▸ **Source extract**:
━━━━━━

So people that can't read or write have no language? If you don't know an alphab...

tripzilch · 2025-08-11T12:53:23 1754916803

So first of, people who _can't_ read or write have a certain disability (blindness or developmental, etc). That's not a reasonable comparison for LLMs/AI (especially since text is the main modality of an LLM).

I'm assuming you meant to ask about people who haven't _learned_ to read or write, but would otherwise be capable.

Is your argument then, that a person who hasn't learned to read or write is able to model language as accurately as one who did?

Wouldn't you say that someone who has read a whole ton of books would maybe be a bit better at language modelling?

Also, perhaps most importantly: GPT (and pretty much any LLM I've talked to) does know the alphabet and its rules. It knows. Ask it to recite the alphabet. Ask it about any kind of grammatical or lexical rules. It knows all of it. It can also chop up a word from tokens into letters to spell it correctly, it knows those rules too. Now ask it about Chinese and Japanese characters, ask it any of the rules related to those alphabets and languages. It knows all the rules.

This to me shows the problem is that it's mainly incapable of reasoning and putting things together logically, not so much that it's trained on something that doesn't _quite_ look like letters as we know them. Sure it might be slightly harder to do, but it's not actually hard, especially not compared to the other things we expect LLMs to be good at. But especially especially not compared to the other things we expect people to be good at if they are considered "language experts".

If (smart/dedicated) humans can easily learn the Chinese, Japanese, Latin and Russian alphabets, then why can't LLMs learn how tokens relate to the Latin alphabet?

━━━━━━

▸ **The task**: Write the next part of the forum thread about LLMs and the alphabet, picking up after its final sentence. The items that come after the forum thread about LLMs and the alphabet are separate material with no connection to it.

━━━━━━

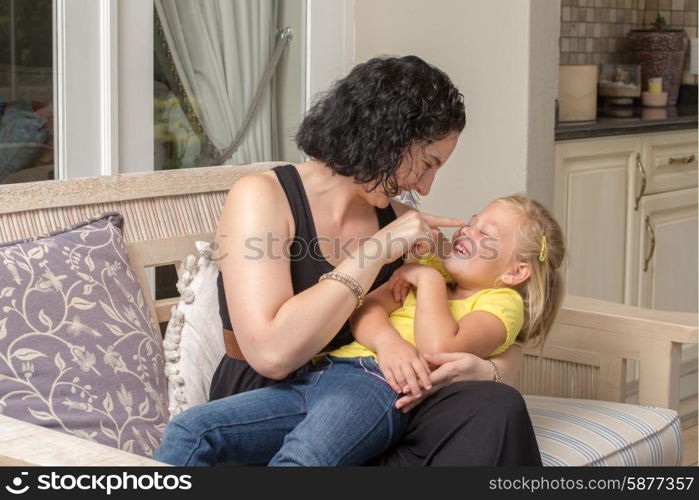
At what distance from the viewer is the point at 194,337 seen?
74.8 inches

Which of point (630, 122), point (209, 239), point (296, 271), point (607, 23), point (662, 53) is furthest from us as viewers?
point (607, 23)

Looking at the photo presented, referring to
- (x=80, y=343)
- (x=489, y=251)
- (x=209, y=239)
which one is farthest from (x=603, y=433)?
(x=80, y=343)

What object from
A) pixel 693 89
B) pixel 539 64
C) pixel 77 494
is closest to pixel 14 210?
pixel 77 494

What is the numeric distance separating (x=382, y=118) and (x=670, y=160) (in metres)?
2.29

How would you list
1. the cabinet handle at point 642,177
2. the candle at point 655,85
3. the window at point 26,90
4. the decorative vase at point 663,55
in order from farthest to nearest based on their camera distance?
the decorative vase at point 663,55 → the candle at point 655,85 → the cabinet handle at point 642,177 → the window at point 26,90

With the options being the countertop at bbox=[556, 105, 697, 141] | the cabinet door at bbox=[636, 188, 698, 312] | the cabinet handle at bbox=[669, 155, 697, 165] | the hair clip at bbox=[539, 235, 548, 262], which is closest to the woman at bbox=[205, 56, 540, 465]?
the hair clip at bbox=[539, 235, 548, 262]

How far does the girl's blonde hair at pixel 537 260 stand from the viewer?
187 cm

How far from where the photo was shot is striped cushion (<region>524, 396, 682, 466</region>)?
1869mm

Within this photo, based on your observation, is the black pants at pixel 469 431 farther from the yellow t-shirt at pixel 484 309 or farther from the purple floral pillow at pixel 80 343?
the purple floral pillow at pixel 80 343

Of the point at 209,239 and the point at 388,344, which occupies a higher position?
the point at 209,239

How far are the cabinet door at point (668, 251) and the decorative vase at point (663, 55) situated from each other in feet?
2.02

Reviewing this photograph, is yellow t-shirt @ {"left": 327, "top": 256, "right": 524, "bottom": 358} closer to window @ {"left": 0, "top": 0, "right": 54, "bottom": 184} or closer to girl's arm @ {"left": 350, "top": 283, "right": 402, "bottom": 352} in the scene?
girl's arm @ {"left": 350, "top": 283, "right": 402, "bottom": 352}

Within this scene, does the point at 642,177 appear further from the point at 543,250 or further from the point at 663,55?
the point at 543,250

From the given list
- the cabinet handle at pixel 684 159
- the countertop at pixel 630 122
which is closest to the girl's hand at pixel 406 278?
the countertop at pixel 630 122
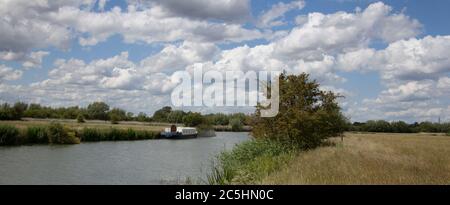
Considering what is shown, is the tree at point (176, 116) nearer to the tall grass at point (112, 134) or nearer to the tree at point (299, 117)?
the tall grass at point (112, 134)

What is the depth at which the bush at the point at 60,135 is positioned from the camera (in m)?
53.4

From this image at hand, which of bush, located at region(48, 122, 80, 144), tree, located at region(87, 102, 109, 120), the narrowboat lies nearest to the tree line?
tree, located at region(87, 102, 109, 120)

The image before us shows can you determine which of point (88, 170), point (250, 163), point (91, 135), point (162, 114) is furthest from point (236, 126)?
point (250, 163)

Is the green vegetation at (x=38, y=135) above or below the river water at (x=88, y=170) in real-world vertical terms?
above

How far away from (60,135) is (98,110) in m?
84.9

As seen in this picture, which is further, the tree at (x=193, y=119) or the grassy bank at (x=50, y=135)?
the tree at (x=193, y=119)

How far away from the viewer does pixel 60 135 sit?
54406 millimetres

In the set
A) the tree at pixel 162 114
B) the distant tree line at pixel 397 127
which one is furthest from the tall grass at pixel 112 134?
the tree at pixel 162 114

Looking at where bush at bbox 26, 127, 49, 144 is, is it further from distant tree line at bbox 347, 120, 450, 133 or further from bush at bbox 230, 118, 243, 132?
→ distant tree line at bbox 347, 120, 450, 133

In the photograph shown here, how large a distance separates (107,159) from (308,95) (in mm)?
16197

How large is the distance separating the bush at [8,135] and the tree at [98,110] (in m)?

━━━━━━

▸ **Answer to the problem**:
Remember that tokens were specifically designed to be easier and more regular to parse (encode/decode) than the encodings used in human languages ...

maoberlehner · 2025-08-08T15:48:58 1754668138

So LLMs don’t know the alphabet and its rules?

awestroke · 2025-08-08T18:06:32 1754676392

You know about ultraviolet but that doesn't help you see ultraviolet light

maoberlehner · 2025-08-08T20:49:38 1754686178

Yes. And I know I can’t see it and don’t pretend I can, and that it in fact is green.

LordDragonfang · 2025-08-08T23:38:16 1754696296

Not green, no.

But actually, you can see an intense enough source of (monochromatic) near-UV light, our lenses only filter out the majority of it.

And if you did, your brain would hallucinate it as purplish-blueish white. Because that's the closest color to those inputs based on your what your neural network (brain) was trained on. It's encountering something uncommon, so it guesses and present it as fact.

From this, we can determine either that you (and indeed all humans) are not actually intelligent, or alternatively, intelligence and cognition are complicated and you can't conclude its absence from the first time someone behaves in a way you're not trained to expect from your experience of intelligence.